In an email to customers, Amazon said the change was due to “Visa’s high fees” for processing credit card transactions. Visa debit cards and other credit cards, including Mastercard and American Express, are still accepted. The change comes into effect on January 19th.
Amazon said it believes credit card payment costs – small percentages of the transaction price that issuers charge retailers – “should decrease over time as technology advances.” Instead, according to the company, the costs have remained high.
“We are very disappointed that Amazon threatens to limit consumer choice in the future,” Visa said in a statement. It was said that a solution was still being worked on.
For years, merchants have complained about transaction fees that eat up their revenue – for example, some retailers don’t accept American Express because of its high prices – but if Amazon takes up the fight, the pressure could increase. Visa and others may have to compromise on tariffs or risk a fallout with the world’s largest online retailer.
While Amazon has said the fees Visa charges are a global issue, the UK’s credit card transaction ban is furthest advanced. In Singapore, Amazon added a 0.5 percent surcharge to all purchases made with Visa credit cards from mid-September.
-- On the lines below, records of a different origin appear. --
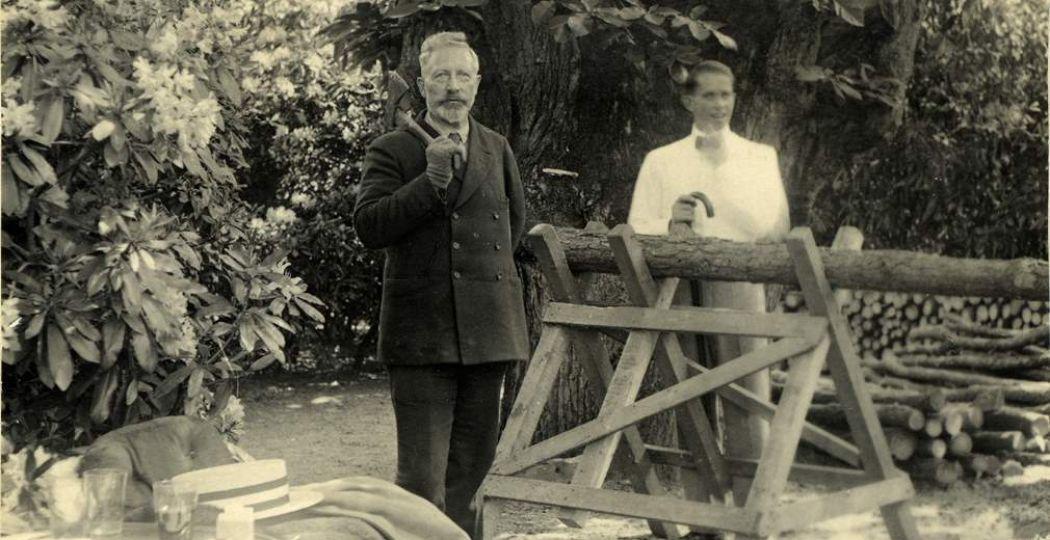 Keizer Wilhelm met de door hem omgehakte kerstboom tijdens zijn verblijf in Kasteel Amerongen. Foto: Kasteel Amerongen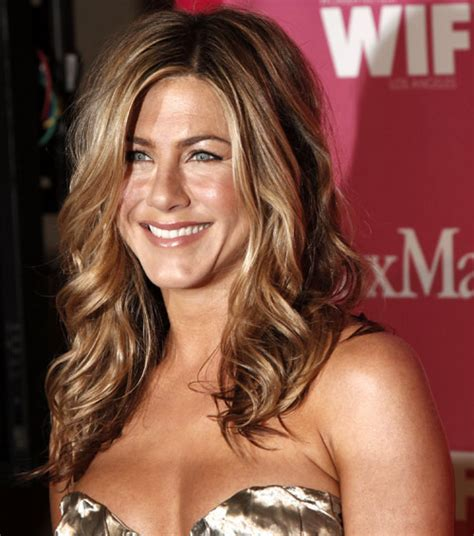 jennifer aniston natural hair color jennifer aniston hair colour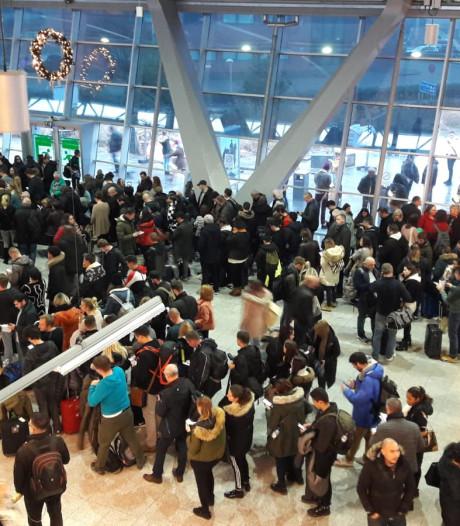 Mist: Schiphol schrapt tientallen vluchten, Eindhoven Airport sluit vertrekhal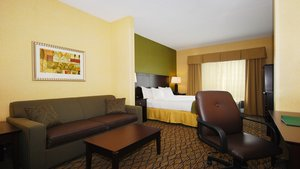 Suite - Holiday Inn Express Hotel & Suites Kittanning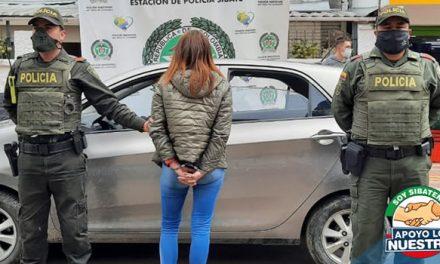 Detienen mujer venezolana con vehículo robado en la vía Fusagasugá-Sibaté, Cundinamarca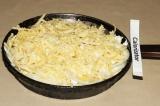 Шаг 4. Сверху посыпать тертым сыром и выпекать в разогретой до 180 градусов духо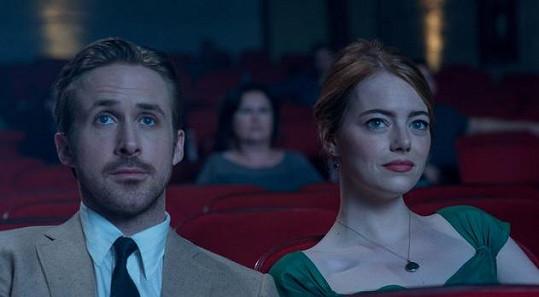 Ryan Gosling s Emmou Stone v muzikálu La La Land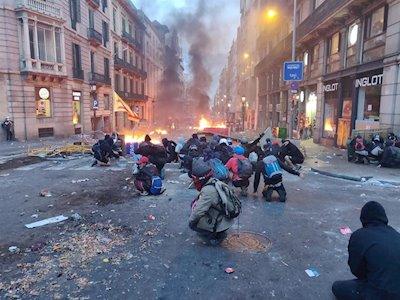 Disturbios en Barcelona frente a la sede de la Policía Nacional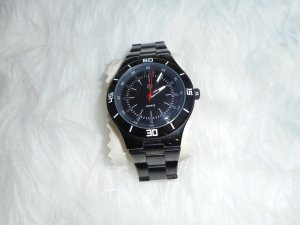 Sportliche schwarze Armbanduhr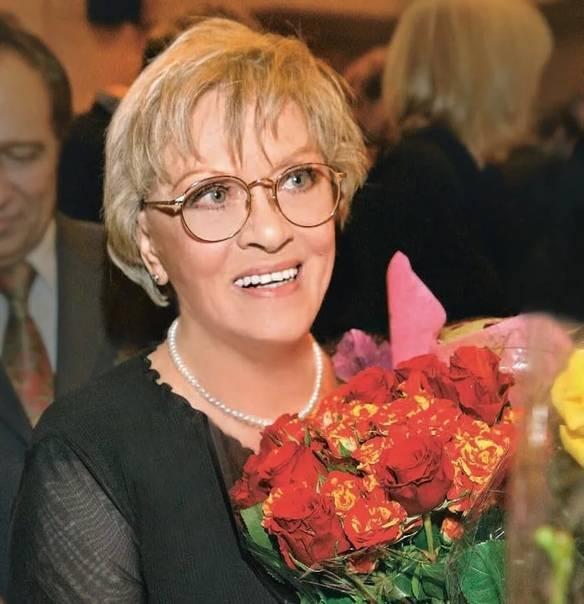 Алиса фрейндлих – биография, личная жизнь, фото, новости, актриса, фильмы, дочь, спектакли 2021 - 24сми
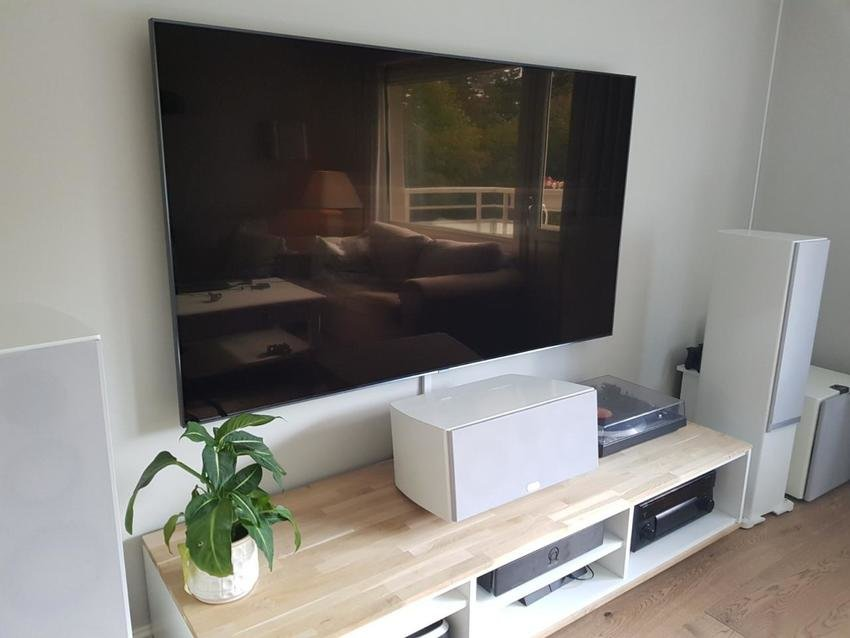 75Q9FN - Ny tv. Också nybyggd kilformad fot til centern så att den vinklas uppåt.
According to British Payment systems regulator, an independent agency, some of the fees paid to Mastercard and Visa roughly doubled between 2014 and 2018.
Companies in Great Britain already had to pay higher credit card fees this year after the country left the European Union. No longer protected by the block’s fee cap, Visa and Mastercard plans to increase the fees for cross-border online purchases between the UK and many European countries.
the British retail consortium said on Wednesday that retailers in the UK and the European Economic Area will have to pay an additional £ 150 million ($ 202 million) a year to accept cross-border card payments.